Orhan’ın heyecanı da sükûnete erdi. Yerini hayranlığa bıraktı. Genç, fakat yorgun kalbini sanki ayrı bir dinçlik ve huzur bulutu kaplayıvermişti. Güneşin tebessümüyle bembeyaz hâle gelen bir huzur bulutu.

Gönlü, aklının kulağına fısıldadı:

“Uzaktan çok güzeldi, yakından daha da güzel… Ne kadar nurlu, ne kadar huzurlu… Bambaşka şahsiyet… Hâlâ böyle insanlar varmış demek ki…”

O esnada Yûnus Dede konuşmaya başladı. Orhan’ın kalbi de aklı da hemen kulak kesildi. Yûnus Dede, Hüdâyî Hazretleri’nin nasıl yetiştiğini, kadılıktan bu mânevî rütbelere nasıl eriştiğini anlattı ve bu ölümlü dünyada ölümsüz bir şahsiyet olmanın sırlarından ve hikmetlerinden bahsetti.

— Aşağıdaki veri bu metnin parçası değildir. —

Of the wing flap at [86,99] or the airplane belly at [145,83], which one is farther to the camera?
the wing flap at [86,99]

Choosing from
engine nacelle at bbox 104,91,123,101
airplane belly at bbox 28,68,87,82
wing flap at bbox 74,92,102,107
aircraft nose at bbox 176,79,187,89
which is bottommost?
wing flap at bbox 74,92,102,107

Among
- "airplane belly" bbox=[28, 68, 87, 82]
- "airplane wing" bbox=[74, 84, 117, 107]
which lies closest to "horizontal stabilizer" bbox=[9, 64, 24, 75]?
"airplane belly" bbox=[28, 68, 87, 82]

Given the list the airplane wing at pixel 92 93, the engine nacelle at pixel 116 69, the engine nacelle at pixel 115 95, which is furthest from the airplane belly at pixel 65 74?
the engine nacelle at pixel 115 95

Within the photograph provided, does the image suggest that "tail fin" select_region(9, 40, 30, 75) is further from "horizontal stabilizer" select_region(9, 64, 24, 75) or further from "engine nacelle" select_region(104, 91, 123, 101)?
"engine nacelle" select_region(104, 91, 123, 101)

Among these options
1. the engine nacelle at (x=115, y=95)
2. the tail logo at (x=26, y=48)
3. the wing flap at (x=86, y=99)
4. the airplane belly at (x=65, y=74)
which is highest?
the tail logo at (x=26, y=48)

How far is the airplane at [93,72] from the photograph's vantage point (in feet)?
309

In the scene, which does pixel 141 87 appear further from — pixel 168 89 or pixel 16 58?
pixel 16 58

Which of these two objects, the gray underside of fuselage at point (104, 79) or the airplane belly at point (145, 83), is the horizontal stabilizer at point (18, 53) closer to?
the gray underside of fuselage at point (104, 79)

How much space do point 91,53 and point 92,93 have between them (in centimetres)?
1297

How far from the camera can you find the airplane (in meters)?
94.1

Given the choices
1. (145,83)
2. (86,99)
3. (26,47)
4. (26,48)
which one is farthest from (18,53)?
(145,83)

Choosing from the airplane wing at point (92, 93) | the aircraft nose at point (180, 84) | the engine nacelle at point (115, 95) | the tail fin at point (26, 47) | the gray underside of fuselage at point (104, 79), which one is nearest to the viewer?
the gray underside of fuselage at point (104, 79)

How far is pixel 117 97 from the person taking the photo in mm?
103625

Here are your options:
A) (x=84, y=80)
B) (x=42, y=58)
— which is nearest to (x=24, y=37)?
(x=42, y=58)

Dedi ki:

“Kadı Mahmud’u ondaki mânevî cevheri işlemek için Üftâde Hazretleri üç şart ile talebeliğe kabul eyledi:

-Kadılık ve müderrisliği bırakmak,

-Elindeki bütün mal ve mülkü fakirlere dağıtmak,

-Nefsi terbiye için sıkı bir riyâzâta girmek…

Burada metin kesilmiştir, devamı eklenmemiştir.